The Problem
Your customer-support agent is "tested" by manually running a few queries and eyeballing the output. There are no metrics, no expected outputs, and no way to detect regressions when you change the prompt or model. Your job is to build an automated evaluation harness that runs a suite of at least 10 test cases, scores each on accuracy, latency, and cost, and produces a summary report—making agent quality measurable and repeatable.
Examples
Example 1
Test case: Input: "What is your return policy?" — Expected: mentions 30-day window and free returns
Current (bad) output: The developer manually reads the response and decides "looks good" — no score, no record, not reproducible.
Expected (good) output:
Test 1: "What is your return policy?"
Accuracy: 0.9 (mentions 30-day window ✓, mentions free returns ✓, misses restocking fee)
Latency: 1.23s
Cost: $0.0004
Status: PASS
Example 2
Test suite summary:
Current (bad) output: No summary exists.

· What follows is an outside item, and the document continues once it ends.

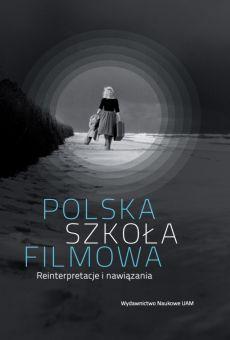 Polska szkoła filmowa. Reinterpretacje i nawiązania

The developer has a vague sense that "it usually works."
Expected (good) output:
=== Evaluation Report ===
Total test cases: 10
Passed: 8 (80%)
Failed: 2 (20%)
Avg accuracy: 0.85
Avg latency: 1.15s
Total cost: $0.0042
Failed tests: #4 (shipping question), #9 (edge case: empty input)
Your Task
Build an evaluation harness so that:
- At least 10 test cases are defined with inputs and expected outputs.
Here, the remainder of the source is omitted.